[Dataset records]

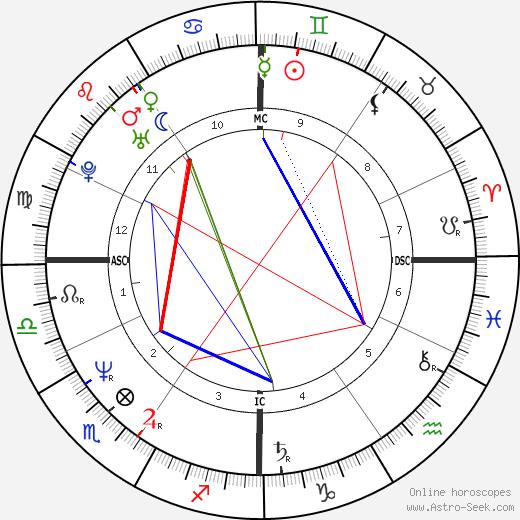 Carlo Ancelotti tema natale, oroscopo, Carlo Ancelotti oroscopi gratuiti, astrologia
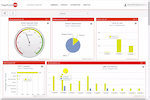 TargetEveryOne screenshot: Track and analyze real-time performance with customized reports for any statistic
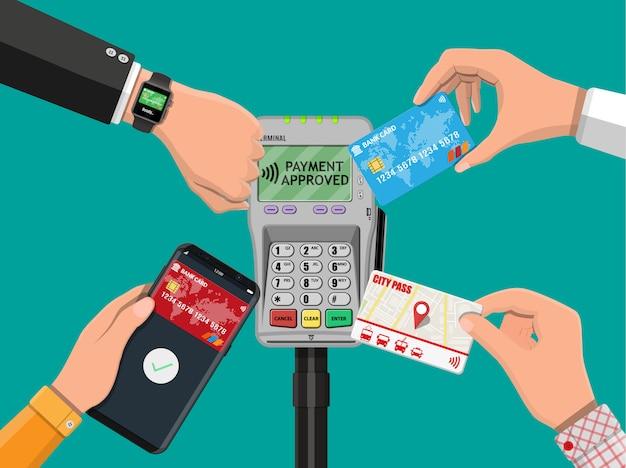 Pagamentos sem fio, sem contato ou sem dinheiro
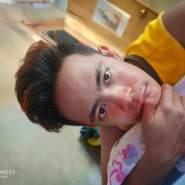 mangalimanp's profile photo
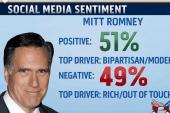 2012 – a social media election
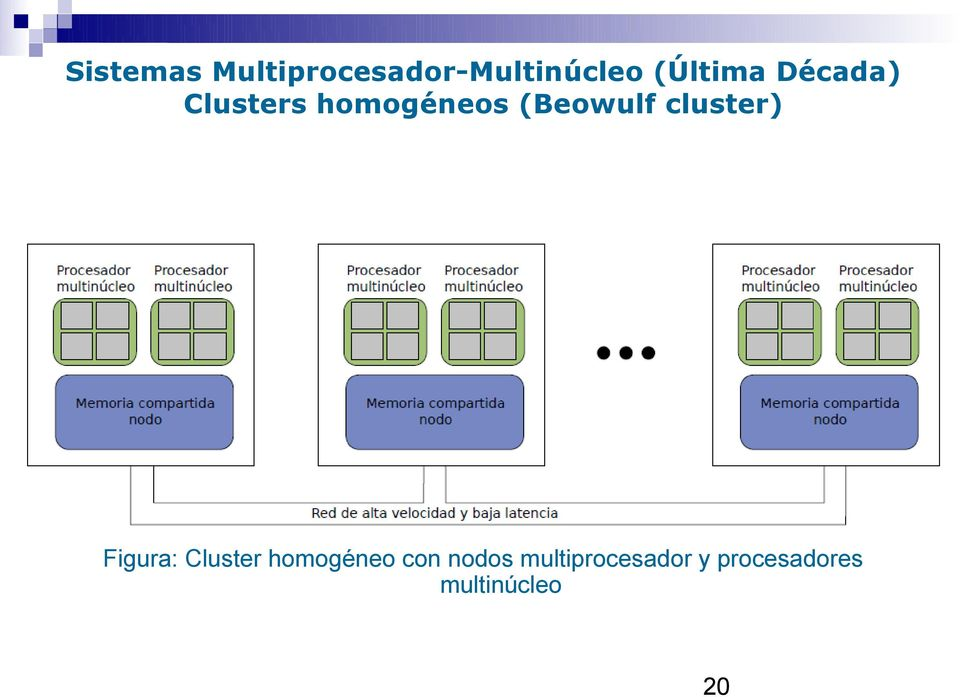 (Beowulf cluster) Figura: Cluster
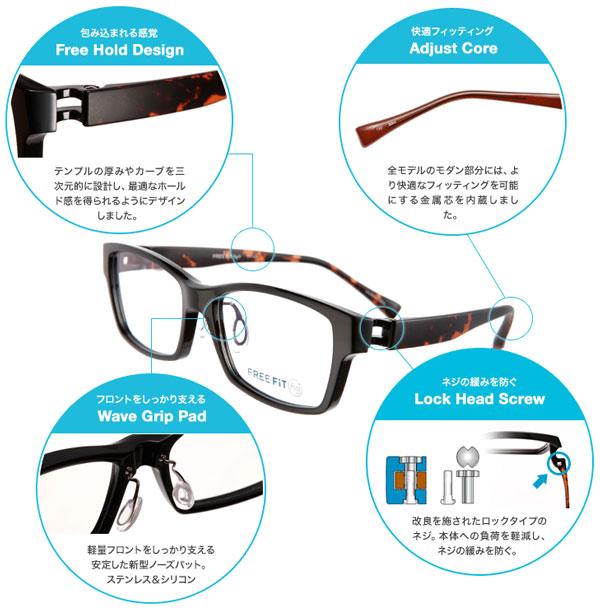 「テクノロジー|FREEFiT(フリーフィット)|眼鏡市場(メガネ・めがね)」(スクリーンショット)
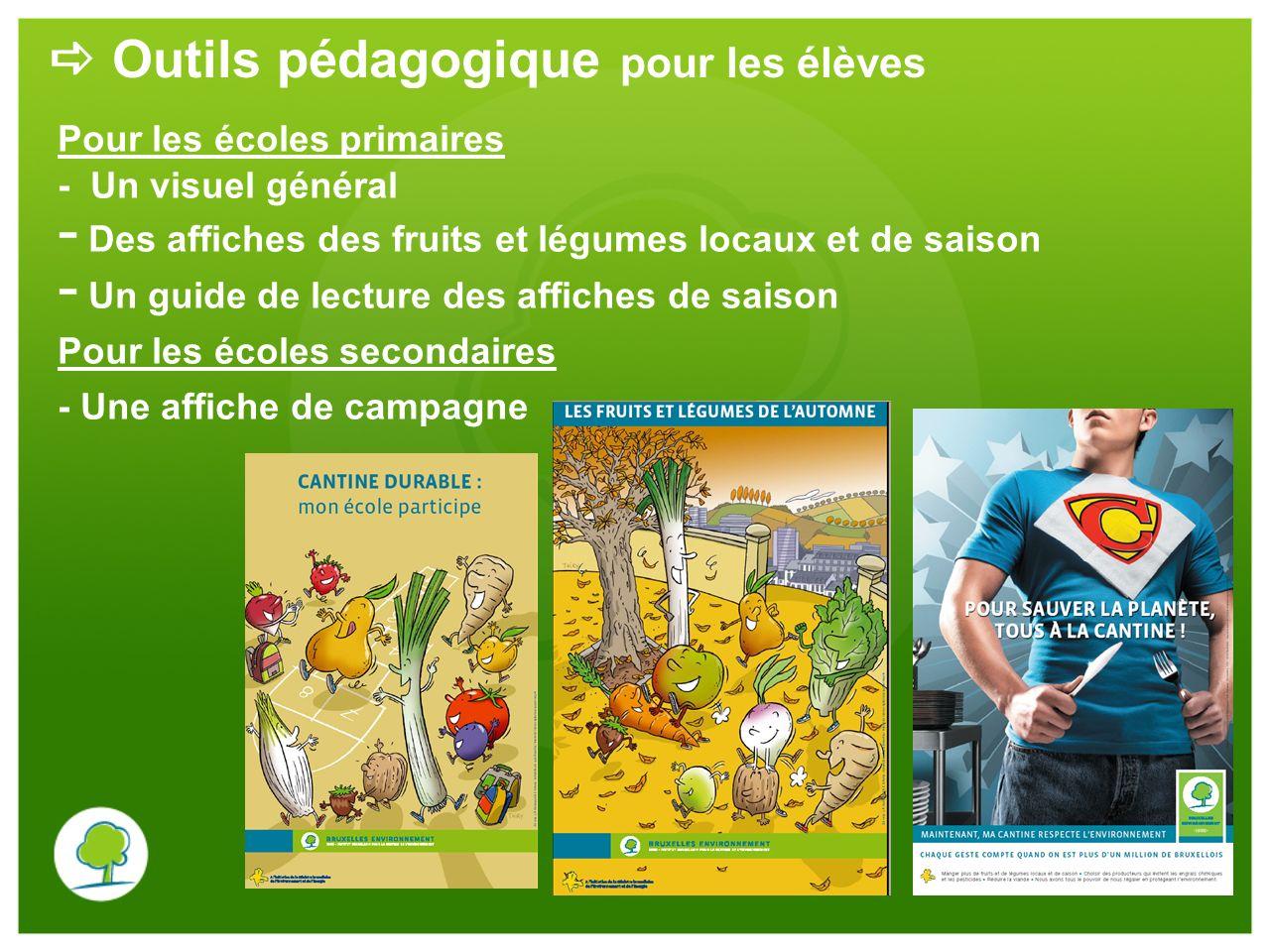  Outils pédagogique pour les élèves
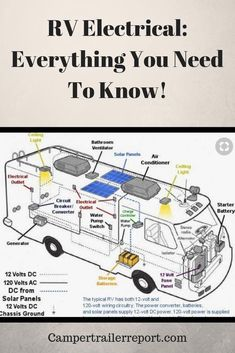 Camper Trailer Electrical System and Heating – Everything you need to know. – Campertrailerreport Camper Trailer Electrical System and Heating – Everything you need to know. Camper Trailer Electrical System and Heating – Everything you need to know. Petit Camping Car, Rv Camping Tips, Travel Trailer Camping, Rv Travel, Travel Trailers, Camping Checklist, Camping Items, Camping List, Camping Products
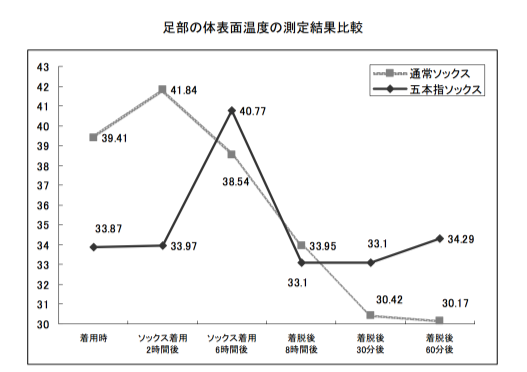f:id:affliate-yuichi:20161107211845p:plain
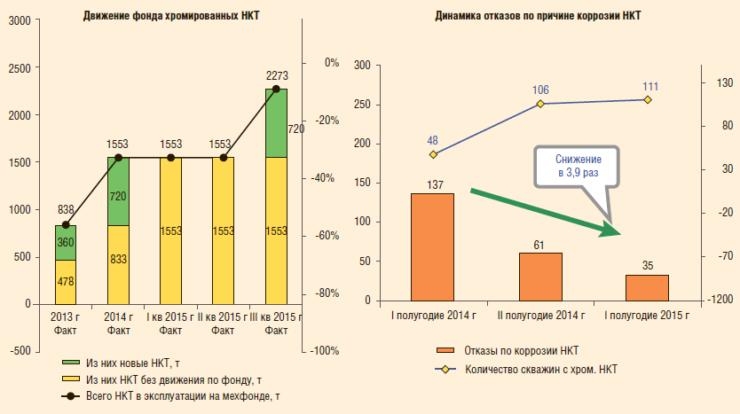 Рис. 8. Эффект от внедрения хромированных НКТ на коррозионном фонде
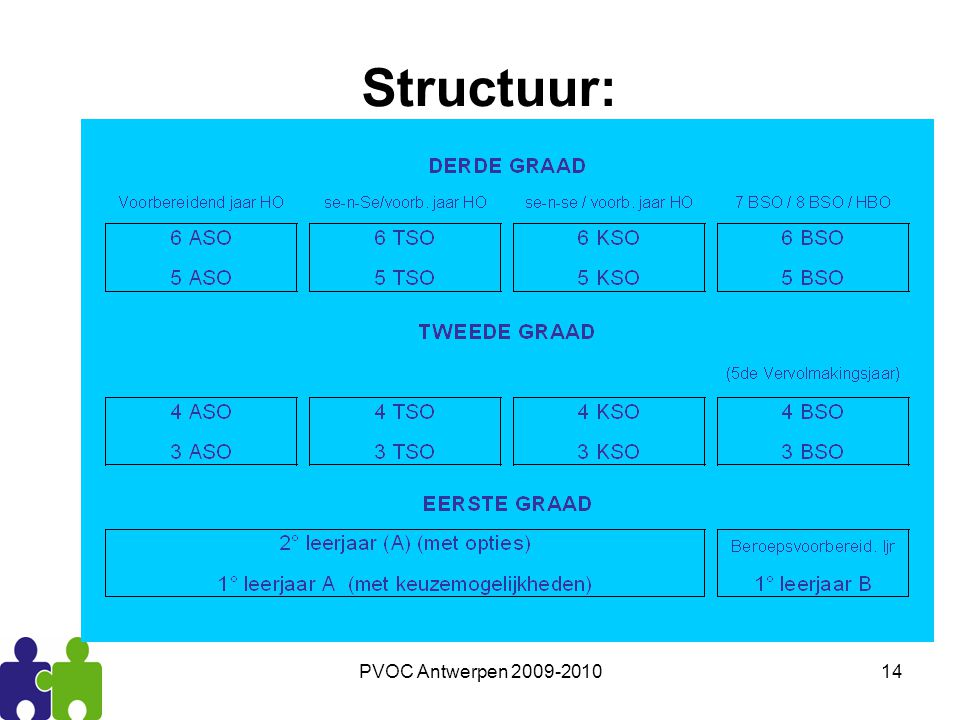 Structuur: PVOC Antwerpen 2009-2010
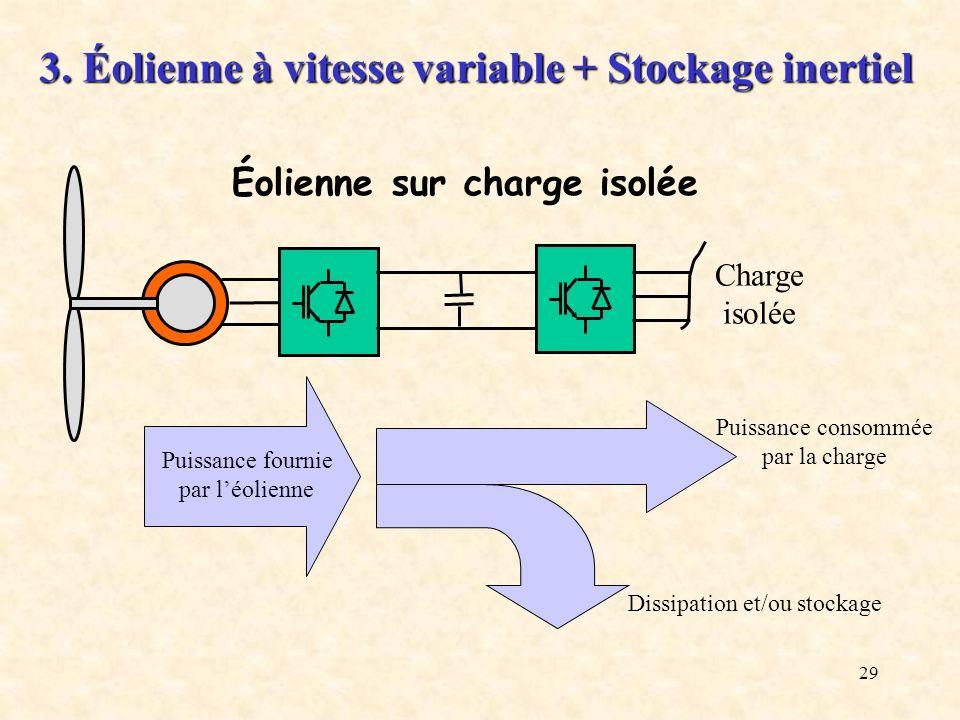 29 Puissance fournie par léolienne Puissance consommée par la charge Dissipation et/ou stockage Charge isolée 3. Éolienne à vitesse variable + Stockag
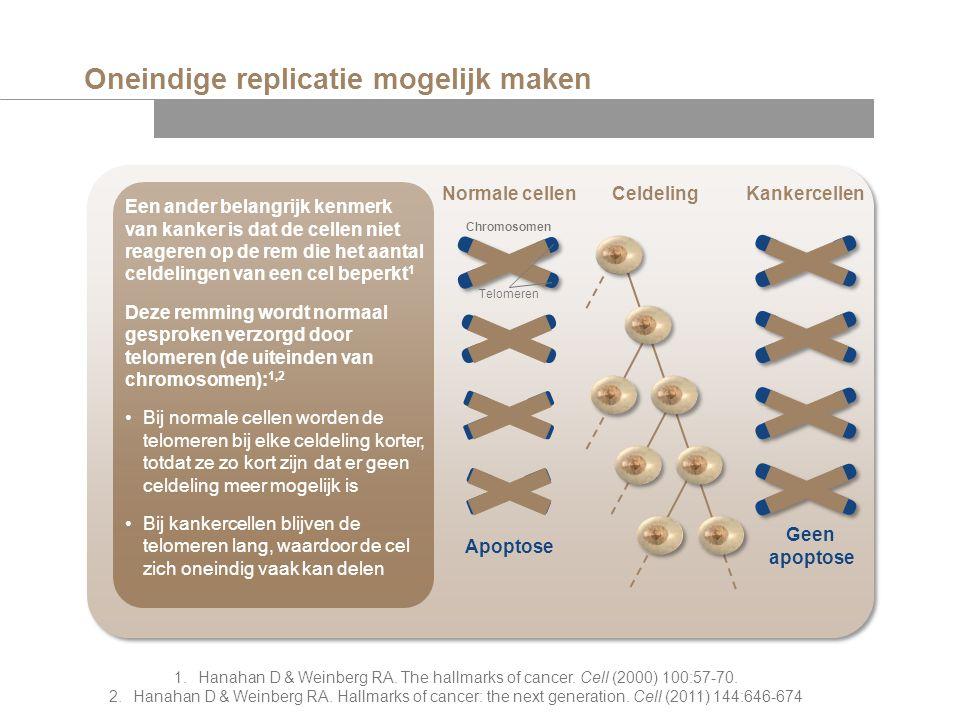 Een ander belangrijk kenmerk van kanker is dat de cellen niet reageren op de rem die het aantal celdelingen van een cel beperkt 1 Deze remming wordt n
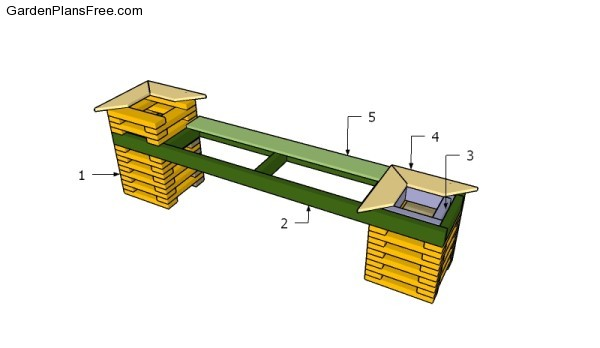 Building a garden planter bench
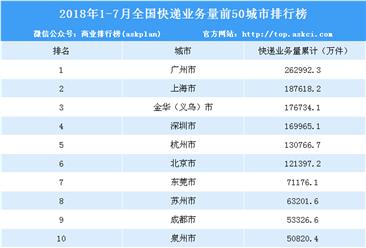 2018年1-7月快递业务量50城市排名:广州第一(附榜单)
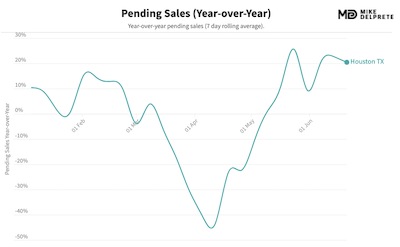houston, tx pending home sales year over year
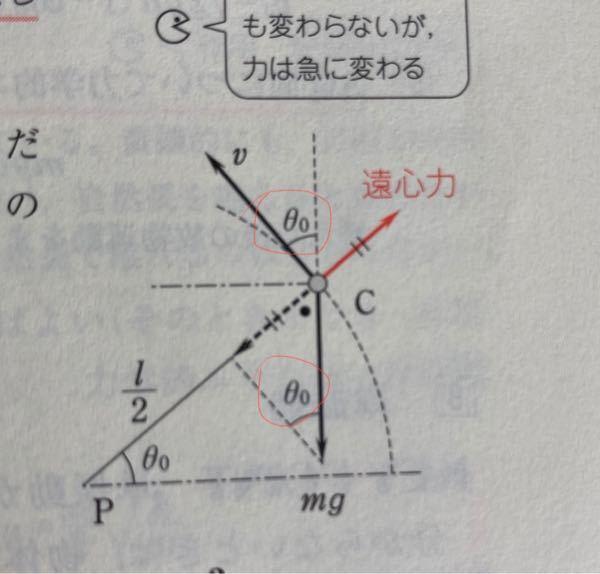 良問の風41番です 赤い丸で囲んだθ0は何でθ0なんですか?
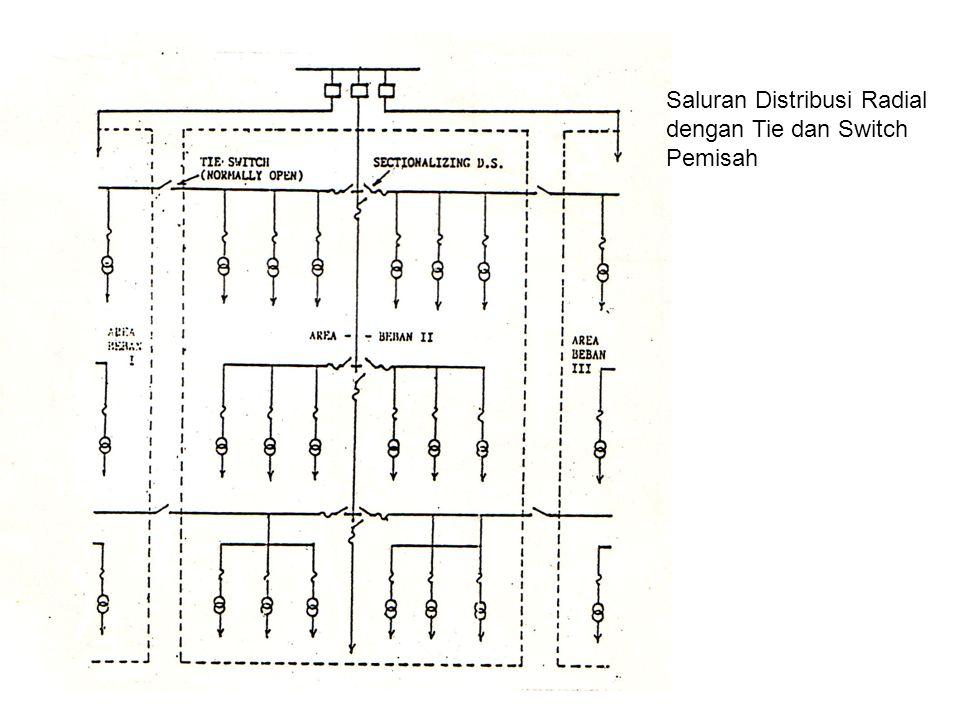 Saluran Distribusi Radial dengan Tie dan Switch Pemisah
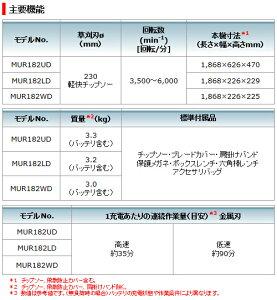 マキタ充電式草刈機MUR183UDRFUハンドル18Vバッテリー1個・充電器付(セット)分割桿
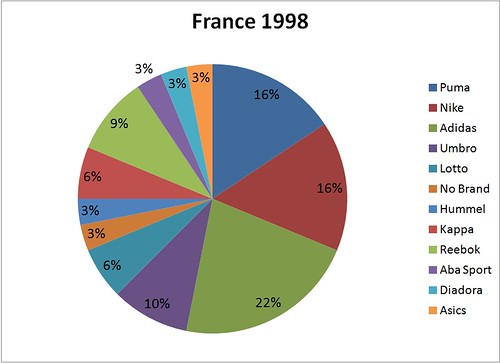 MM France 1998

Task description ->
Each line from the start of the entries above through the line with "Saluran Distribusi Radial" should be duplicated exactly, leaving out the pictures.

Response to the exercise ->
 Carlo Ancelotti tema natale, oroscopo, Carlo Ancelotti oroscopi gratuiti, astrologia
 TargetEveryOne screenshot: Track and analyze real-time performance with customized reports for any statistic
 Pagamentos sem fio, sem contato ou sem dinheiro
 mangalimanp's profile photo
 2012 – a social media election
 (Beowulf cluster) Figura: Cluster
 「テクノロジー|FREEFiT(フリーフィット)|眼鏡市場(メガネ・めがね)」(スクリーンショット)
  Outils pédagogique pour les élèves
 Camper Trailer Electrical System and Heating – Everything you need to know. – Campertrailerreport Camper Trailer Electrical System and Heating – Everything you need to know. Camper Trailer Electrical System and Heating – Everything you need to know. Petit Camping Car, Rv Camping Tips, Travel Trailer Camping, Rv Travel, Travel Trailers, Camping Checklist, Camping Items, Camping List, Camping Products
f:id:affliate-yuichi:20161107211845p:plain
 Рис. 8. Эффект от внедрения хромированных НКТ на коррозионном фонде
 Structuur: PVOC Antwerpen 2009-2010
 29 Puissance fournie par léolienne Puissance consommée par la charge Dissipation et/ou stockage Charge isolée 3. Éolienne à vitesse variable + Stockag
 Een ander belangrijk kenmerk van kanker is dat de cellen niet reageren op de rem die het aantal celdelingen van een cel beperkt 1 Deze remming wordt n
 Building a garden planter bench
 2018年1-7月快递业务量50城市排名:广州第一(附榜单)
houston, tx pending home sales year over year
 良問の風41番です 赤い丸で囲んだθ0は何でθ0なんですか?
 Saluran Distribusi Radial dengan Tie dan Switch Pemisah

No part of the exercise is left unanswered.